14/06/2024 - 8:00
Limpar o guarda-roupa a cada virada de termômetro está em baixa. Ainda que no Brasil as quatro estações nunca tenham sido definidas como lá fora, nos anos anteriores ao aumento significativo da temperatura global não parecia tão estranho as coleções serem pautadas por Primavera/Verão-Outono/Inverno. Nas últimas semanas, a Dior encheu as passarelas – ou melhor, os caminhos dos jardins de um castelo em Perthshire, na Escócia – de xadrez, espartilhos, meias, luvas e botas longas, e muito couro, numa atmosfera bem gótica-medieval. Intitulado Cruise (do inglês, cruzeiro), o desfile não teve nada de solar e as peças devem chegar às lojas assim que as temperaturas começarem a cair no Hemisfério Norte. Estratégia de venda ou não, o calendário da moda vem sendo atravessado pelo espírito (crítico) do tempo.
As alternativas encontradas pelas grandes e pequenas marcas para driblar o atual cenário vão do campo conceitual ao prático. “Temos de propor soluções que se adaptem ao dia a dia imprevisível de quem veste uma roupa atualmente, a partir de peças mais versáteis e práticas”, diz Heloisa Strobel, arquiteta e estilista da Reptilia.
São cordinhas que alternam do comprimento à amplitude das peças e zíperes que permitem sua utilização do inverno até o verão. A atemporalidade é a palavra de ordem das marcas que vislumbram, além do mercado, a sustentabilidade na cadeia produtiva.
“Optar por peças de qualidade, com matéria-prima brasileira e que apresentam versatilidade entre as estações, que agora se mesclam, é um ótimo começo.”

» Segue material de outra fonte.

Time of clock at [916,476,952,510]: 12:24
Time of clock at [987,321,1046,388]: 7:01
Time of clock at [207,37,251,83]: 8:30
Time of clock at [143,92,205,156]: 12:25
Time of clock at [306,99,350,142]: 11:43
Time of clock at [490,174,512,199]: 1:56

Além da crise climática, a globalização e a mídia colaboram para o afrouxamento das temporadas baseadas em períodos do ano. “Se no passado a informação de moda era colhida in loco, hoje o desfile é uma performance global, com streaming ao vivo. Tornar o produto mais flexível é o melhor caminho para permitir vendas em vários pontos do globo”, diz Antonio Slusarz, coordenador da Graduação de Design de Moda do Istituto Europeo di Design (IED).
Os temas reinam
A marca cearense Marina Bitu não se baseia em estações e são os temas que norteiam suas linhas: são duas ao ano, com peças transitáveis e feitas, 80%, sob demanda. “Se a pessoa encomendar uma peça off white para o Réveillon, ela pode ter o mesmo modelo em preto no inverno”, diz a estilista de mesmo nome. “Não faz sentido uma peça que levou tanto tempo para ser pensada e elaborada ser descartada em um ou dois meses. Com pequenas mudanças no styling é possível alterar o seu propósito, para que ela possa permear diferentes circunstâncias.”

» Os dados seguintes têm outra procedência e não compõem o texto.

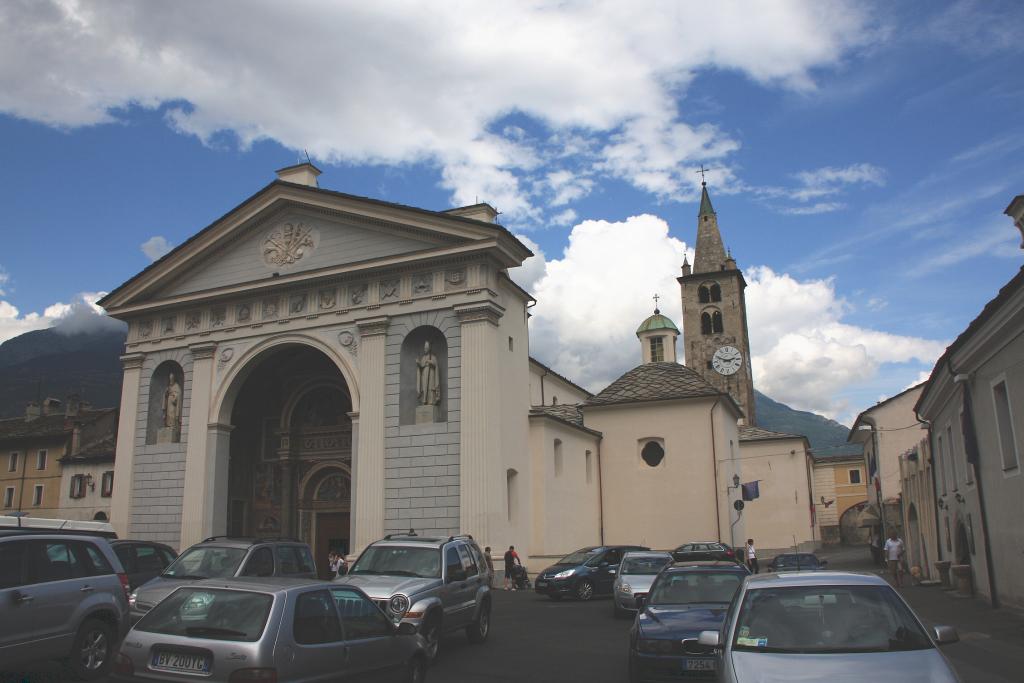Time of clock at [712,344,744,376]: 2:48
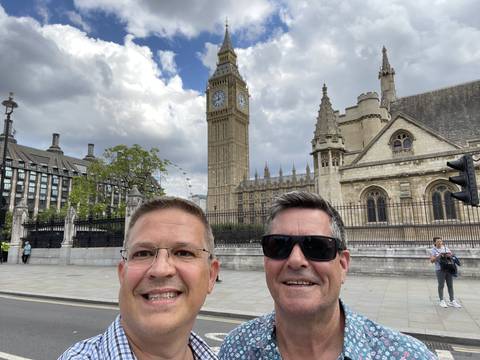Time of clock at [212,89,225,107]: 11:42
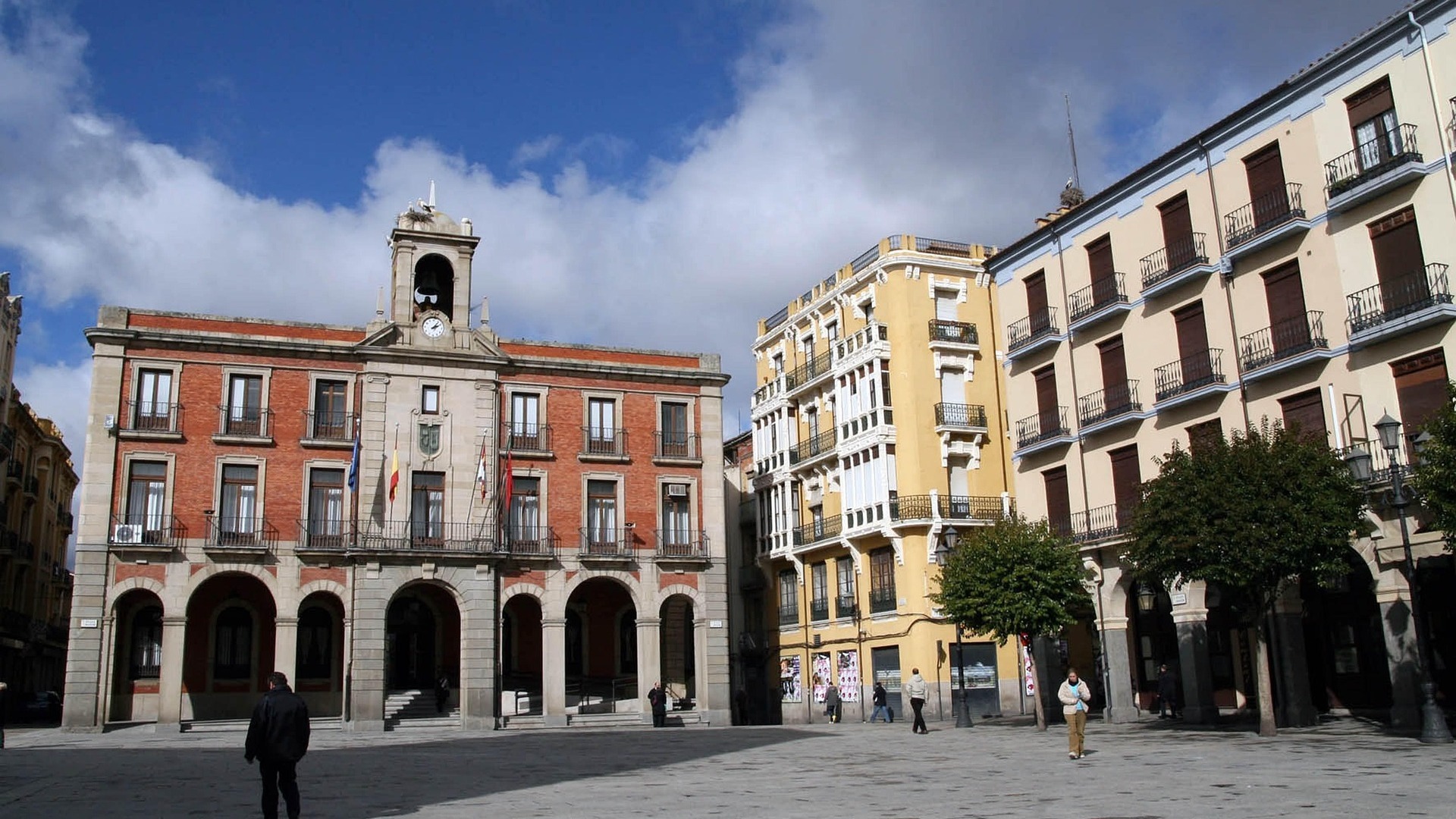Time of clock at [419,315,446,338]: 2:06
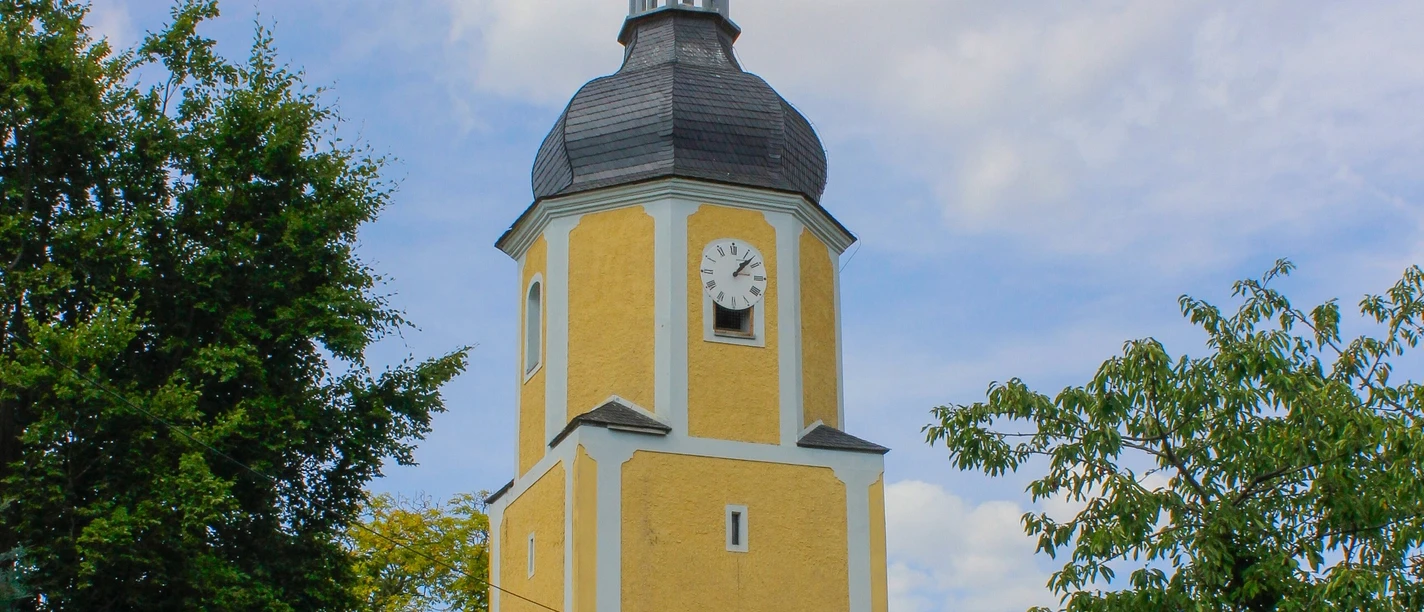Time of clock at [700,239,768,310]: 1:07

A sustentabilidade ambiental de manter criações atemporais vem acompanhada do apreço pela cultura. “Fazemos roupas tropicais, inspiradas no Brasil, mas com modelos que se conectam com o clima do País o ano todo”, diz Marina, cuja nova linha é inspirada no Cariri, região do Nordeste com influência dos povos originários amazônicos.

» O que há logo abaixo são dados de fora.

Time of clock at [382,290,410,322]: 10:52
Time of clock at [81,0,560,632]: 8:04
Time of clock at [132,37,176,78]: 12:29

A priorização das estações vai perdendo sentido à medida em que os desastres naturais causados pelo aquecimento global aumentam.
Raquel Davidowicz, diretora criativa da UMA, sentiu na pele a oscilação: de dois anos para cá, passou de seis a dois casacos por série lançada, inclusive de tecidos mais leves, assim como o material dos tricôs mudou de lã a algodão. “O ideal é pensar em roupas de meia-estação, com matérias-primas e modelagens adaptáveis às temperaturas.”
A preocupação com a ecologia, a partir do uso de tecidos naturais, orgânicos e reciclados, vem acompanhada à comercial. “Não teremos inverno e daqui a pouco estaremos liquidando esses itens. Lá fora, os estilistas estão trabalhando as coleções mais próximas da entrega dos produtos, além de as misturarem e até optarem por peças com sobreposições.” Sua nova linha, com cores sóbrias e silhuetas contemporâneas, leva o nome de Aquarius: “É uma era de mudanças”.